We ask each athlete what their goals are, and 9.5 out of 10 tell us they want to become faster. Whether they play football, soccer, lacrosse, even baseball, they all want to increase their level of speed. Speed Kills, is the saying that always to come to mind for me and I couldn’t agree more. Speed does reign supreme in athletics; some sports more than others; however, it still is an important aspect.
-If you are fast in soccer, you can chase down a ball and beat your opponent.
-If have speed for baseball, you steal more bases or beat out a throw to first base.
-We’ve all seen the fast guy in football blazing down the sideline.
You get the point I am trying to make when it comes to the importance of speed in sports. When we look at speed from a teaching/coaching perspective, we need to view it from a physics window. I am going to keep it as simplistic as possible, because to be quite honest, my physics knowledge is limited to the application of sports performance.

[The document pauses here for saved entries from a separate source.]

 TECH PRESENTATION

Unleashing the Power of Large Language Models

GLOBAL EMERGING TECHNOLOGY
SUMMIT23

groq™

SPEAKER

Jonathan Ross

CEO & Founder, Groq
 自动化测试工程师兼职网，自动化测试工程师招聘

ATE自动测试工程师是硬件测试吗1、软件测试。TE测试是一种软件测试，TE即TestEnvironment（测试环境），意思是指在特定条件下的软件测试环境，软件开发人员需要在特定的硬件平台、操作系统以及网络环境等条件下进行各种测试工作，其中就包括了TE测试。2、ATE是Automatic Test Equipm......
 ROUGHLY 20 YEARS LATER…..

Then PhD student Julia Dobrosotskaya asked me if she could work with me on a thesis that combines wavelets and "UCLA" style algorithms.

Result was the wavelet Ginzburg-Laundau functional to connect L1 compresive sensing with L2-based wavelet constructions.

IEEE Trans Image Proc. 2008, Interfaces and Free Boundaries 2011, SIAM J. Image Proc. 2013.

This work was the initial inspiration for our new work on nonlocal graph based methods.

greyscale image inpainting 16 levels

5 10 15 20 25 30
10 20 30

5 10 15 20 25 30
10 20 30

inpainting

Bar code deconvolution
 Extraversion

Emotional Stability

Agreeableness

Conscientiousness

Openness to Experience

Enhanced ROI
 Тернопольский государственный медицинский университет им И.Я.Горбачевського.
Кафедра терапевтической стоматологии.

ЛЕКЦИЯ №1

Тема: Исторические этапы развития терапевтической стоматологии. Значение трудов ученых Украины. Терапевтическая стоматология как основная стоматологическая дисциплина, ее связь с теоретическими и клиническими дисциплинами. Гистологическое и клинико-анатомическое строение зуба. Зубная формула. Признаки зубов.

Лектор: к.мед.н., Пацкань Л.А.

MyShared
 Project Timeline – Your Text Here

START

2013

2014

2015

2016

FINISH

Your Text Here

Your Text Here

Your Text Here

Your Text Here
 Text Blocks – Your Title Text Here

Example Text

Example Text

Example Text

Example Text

When we are talking about sprinting we must talk about Force Application, and we can’t talk about Force Application without acknowledging Newton’s Laws, in particular the 3rd Law. Sprinting is one of the most powerful and explosive movements to be done in sports, therefore force application into the ground is where a lot of our speed derives from.
We always say: “Put force into the ground, take force out the ground.”
You’ll often hear coaches talk about knee drives, or front side mechanics, but you can drive your knees up all you want but that doesn’t make you faster, if anything it causes more vertical displacement which can be detrimental because there also needs to be horizontal force. Your knee drive should come from the reaction from ground force. For instance, if I drop a basketball it will bounce, but if I slam that same ball it will go high into the air. Its the same when you are sprinting.
This is the basis of Newton’s 3rd Law: for every action, there is an equal and opposite reaction. Therefore, when we are teaching/coaching sprinting, “pressure” is the term that we should be thinking about. When sprinting, you want to put pressure in the floor/ground. The levels of pressure of change as the you go through the different phases of sprinting. For instance, the pressure is greater during the acceleration phase when the shin is angular to the ground and then as you get to the Max Speed Phase there still needs to be pressure but at this point it is more ground reactive (think of dribbling a basketball).
You must note, that you have to be strong in the right ways and right areas. You can’t be weak if you want to be fast. Pairing a good strength program with sprinting will give you the best results.